__Written tasks__.
(a) Reproduce the passage of the Apple and Hong Kong protests article from "Written by Wed" to "in a commentary.".
(b) In one to three sentences, explain why, according to the Apple and Hong Kong protests article, the People's Daily criticized Apple.

* start Text extract *

Written by Wed 9 Oct 2019

The app has been used by protesters in Hong Kong

Apple became the latest company targeted for Chinese pressure over protests in Hong Kong after the ruling Communist Party’s main newspaper criticised the tech giant for a smartphone app that allows activists to report police movements.

HKmap.live, designed by an outside supplier and available on Apple Inc’s online store, “facilitates illegal behaviour”, the People’s Daily said in a commentary.

Are Apple assisting thugs?

“Is Apple guiding Hong Kong thugs?” the newspaper said.

Beijing has pressed companies including Hong Kong’s Cathay Pacific Airways to take the government’s side against the protests, which are in their fourth month.

Apple did not immediately respond to a request for comment.

The demonstrations began over a proposed extradition law and expanded to include other grievances and demands for greater democracy.

Live Updates

HKmap.live allows users to report police locations, use of tear gas and other details that are added to a regularly updated map.

A version is also available for smartphones that use the Android operating system.

* end Text extract *
* start Supplied material *

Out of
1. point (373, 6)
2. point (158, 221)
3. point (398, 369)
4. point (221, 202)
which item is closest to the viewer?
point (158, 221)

* end Supplied material *

__Expected answers__.
(a)
Written by Wed 9 Oct 2019

The app has been used by protesters in Hong Kong

Apple became the latest company targeted for Chinese pressure over protests in Hong Kong after the ruling Communist Party’s main newspaper criticised the tech giant for a smartphone app that allows activists to report police movements.

HKmap.live, designed by an outside supplier and available on Apple Inc’s online store, “facilitates illegal behaviour”, the People’s Daily said in a commentary.

(b) Apple offered HKmap.live on its online store. The app, designed by an outside supplier, lets activists report police movements, and the People's Daily said in a commentary that it "facilitates illegal behaviour."